Subito fuori da Palermo città, intanto, troviamo un altro mandamento di tutto rispetto, quello di Villabate, capeggiato per i magistrati da Francesco Colletti, che sarebbe stato spalleggiato da un vice, tale Francesco Caponnetto. Un mandamento, questo, legato a doppio filo a quello di Bagheria e in rapporti costanti coi mandamenti palermitani. Ma anche quello forse meno avvezzo a gestire i suoi disordini interni, specie quando si tratta di gestire le attività illecite sul territorio, preso di mira anche da criminali che non hanno mai orbitato nella sfera mafiosa. Sfregi intollerabili, che hanno portato il vertice quasi a scoprirsi, con un ritorno alle vendette violente e all’omicidio. È lui, Colletti, la chiave che permette agli investigatori che lo stanno ascoltando in segreto di scoprire la riunione segreta di maggio per discutere con i personaggi più importanti di Cosa nostra le sorti e il riassetto dell’organizzazione intera. Tra i presunti affiliati colpiti da Cupola 2.0 ci sono Filippo Cusimano, Francesco Antonino Fumuso, Fabio Messicati Vitale – che porta l’eredità di un cognome pesante, nell’ambiente mafioso – e Salvatore Troia.

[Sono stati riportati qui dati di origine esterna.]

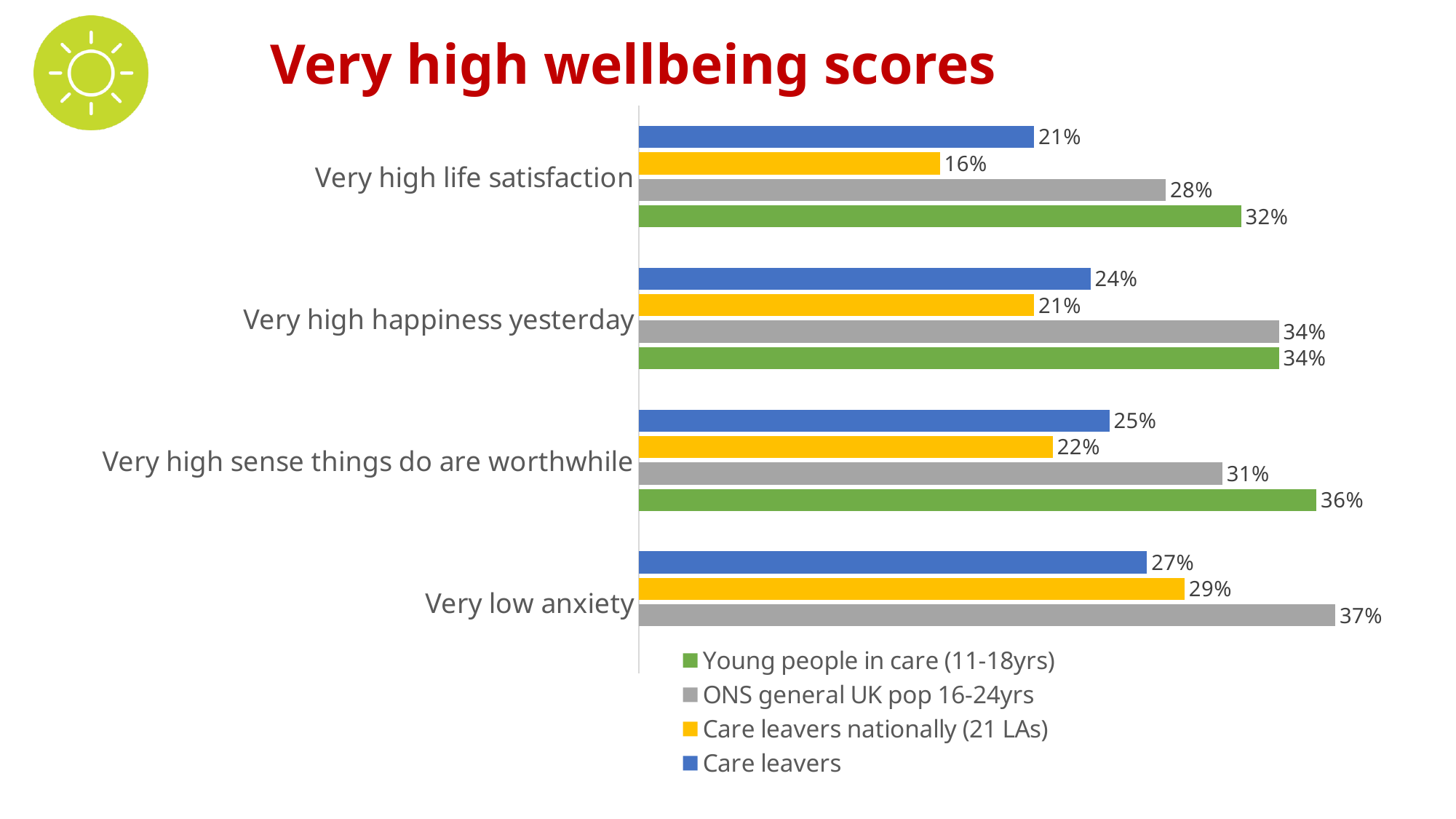
What is the value for Care leavers nationally (21 LAs) for Very high life satisfaction? 16% What kind of chart is shown on the slide? bar chart How many categories are shown on the chart? 4 What is the value for Young people in care (11-18yrs) for Very high sense things do are worthwhile? 36% Which series has the lowest value for Very high sense things do are worthwhile? Care leavers nationally (21 LAs) Which is larger for Very low anxiety: the Care leavers value or the Care leavers nationally (21 LAs) value? Care leavers nationally (21 LAs) What is the difference between the ONS general UK pop 16-24yrs value and the Care leavers value for Very low anxiety? 10% What is the value for ONS general UK pop 16-24yrs for Very low anxiety? 37% How many series does the legend list? 4 Which category has no bar for the Young people in care (11-18yrs) series? Very low anxiety What is the value for Care leavers for Very high happiness yesterday? 24% Which series has the highest value for Very high life satisfaction? Young people in care (11-18yrs)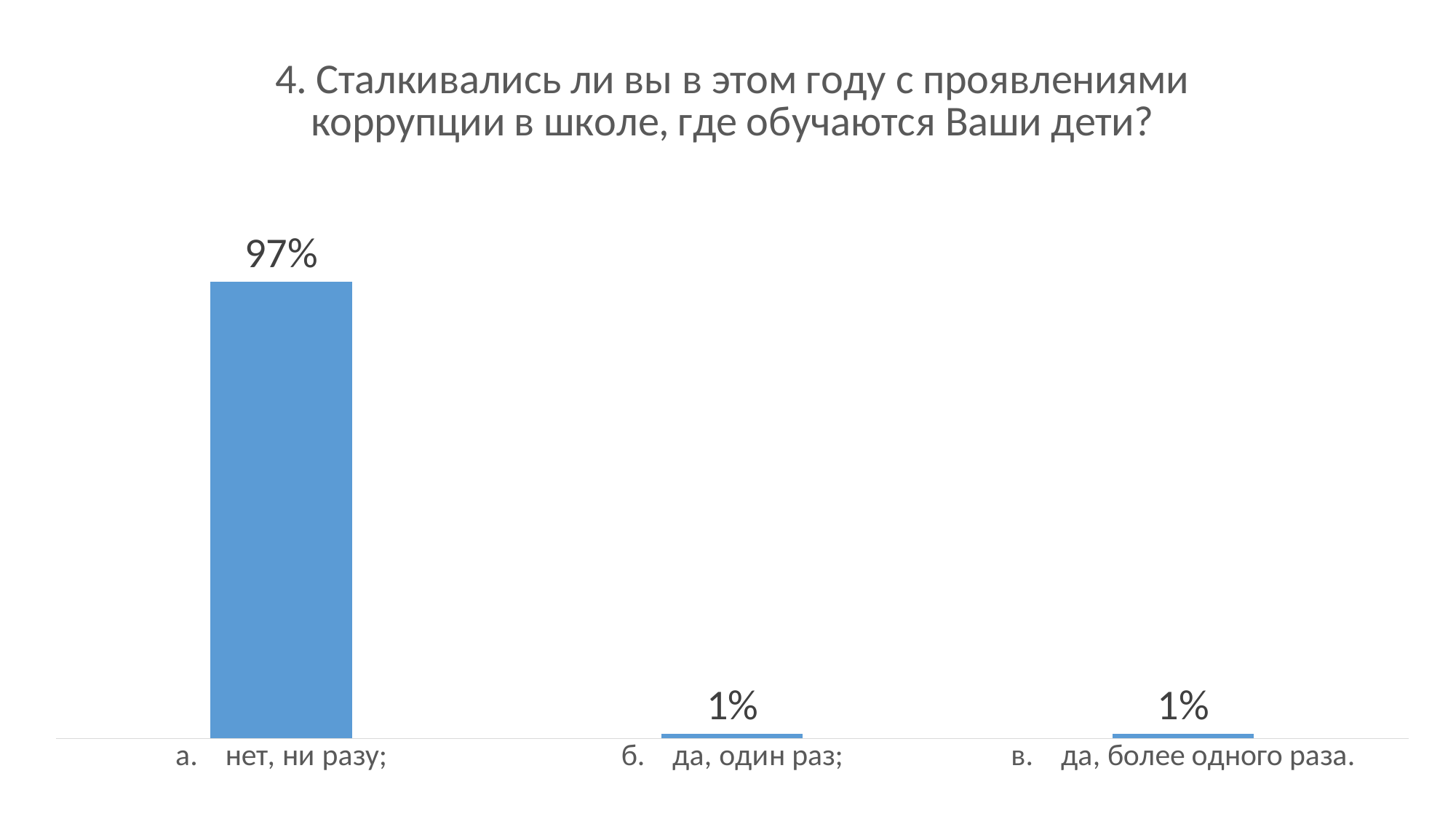
How many categories are shown in the chart? 3 What colour are the bars in the chart? blue What kind of chart is shown on the slide? bar chart What is the total of the three values shown in the chart? 99% What is the value for "а. нет, ни разу;"? 97% What is the value for "в. да, более одного раза."? 1% Which is larger, the value for "а. нет, ни разу;" or the value for "в. да, более одного раза."? а. нет, ни разу; Which category has the highest value? а. нет, ни разу; What is the difference between the values for "а. нет, ни разу;" and "б. да, один раз;"? 96% What is the title of the chart? 4. Сталкивались ли вы в этом году с проявлениями коррупции в школе, где обучаются Ваши дети? What is the value for "б. да, один раз;"? 1%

Infine, c’è il mandamento di Belmonte Mezzagno, che vanta il maggior numero di presunti affiliati arrestati con l’ultimo blitz, provenienti dalla famiglia di Misilmeri. Capeggiato, secondo gli inquirenti, da Filippo Salvatore Bisconti, nome piuttosto noto alle forze dell’ordine, perché colpito negli anni da diverse operazioni. Il primo arresto risale addirittura al 1996. Con l’ultima, si fotografano soprattutto i suoi spostamenti e i suoi frequenti incontri con altri presunti esponenti mafiosi dei mandamenti palermitani. Altro che marginalità: gli affiliati di Belmonte Mezzagno sarebbero stati tra i protagonisti principali delle indagini condotte dagli investigatori, legati a molti boss, da quelli della Noce a quelli di Villagrazia. Tra gli arrestati ci sono Giuseppe Bonanno, Maurizio Crinò e la figlia Rosalba – unica donna colpita dal blitz -, Filippo Di Pisa, Vincenzo Ganci, Pietro Merendino, Giovanni Salvatore Migliore, Domenico Nocilla, Nicolò Orlando, Pietro Scafidi, Salvatore Sciarabba e Giusto Sucato.